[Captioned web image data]
---------------

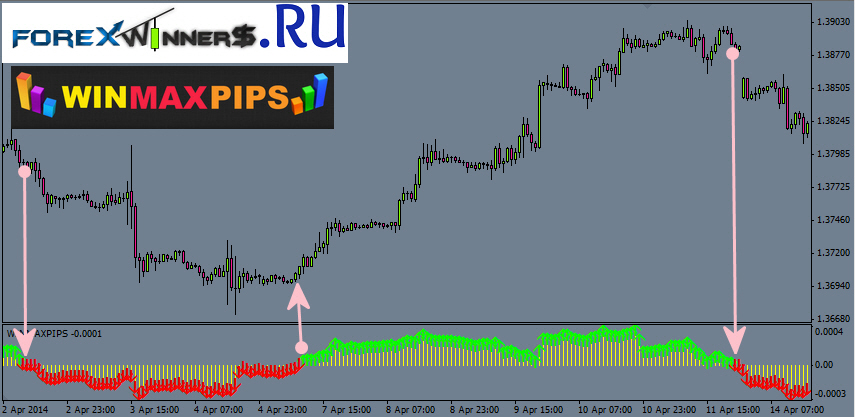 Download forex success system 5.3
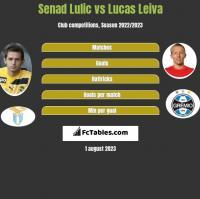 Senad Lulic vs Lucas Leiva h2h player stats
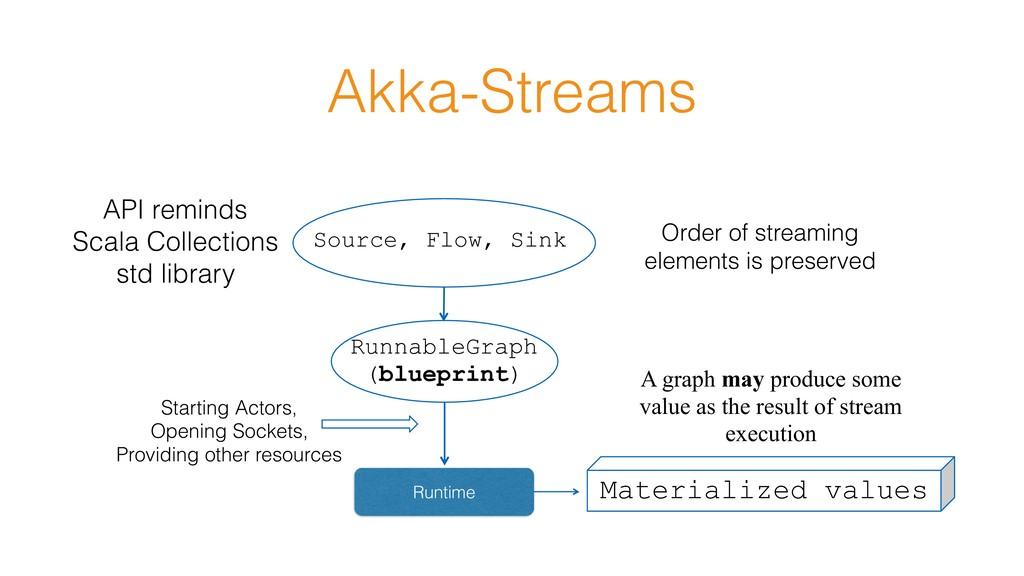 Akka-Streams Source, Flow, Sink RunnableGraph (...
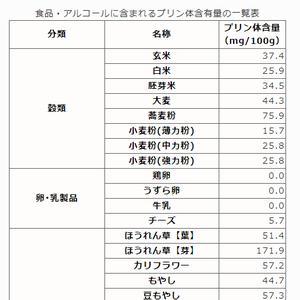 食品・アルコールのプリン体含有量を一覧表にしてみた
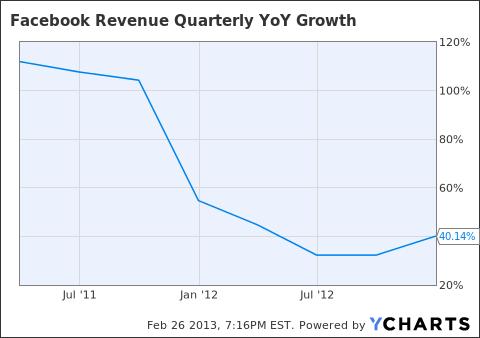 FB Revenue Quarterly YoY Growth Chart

---------------

Every entry should be returned exactly as written, minus the pictures.

 Download forex success system 5.3
 Senad Lulic vs Lucas Leiva h2h player stats
 Akka-Streams Source, Flow, Sink RunnableGraph (...
 食品・アルコールのプリン体含有量を一覧表にしてみた
 FB Revenue Quarterly YoY Growth Chart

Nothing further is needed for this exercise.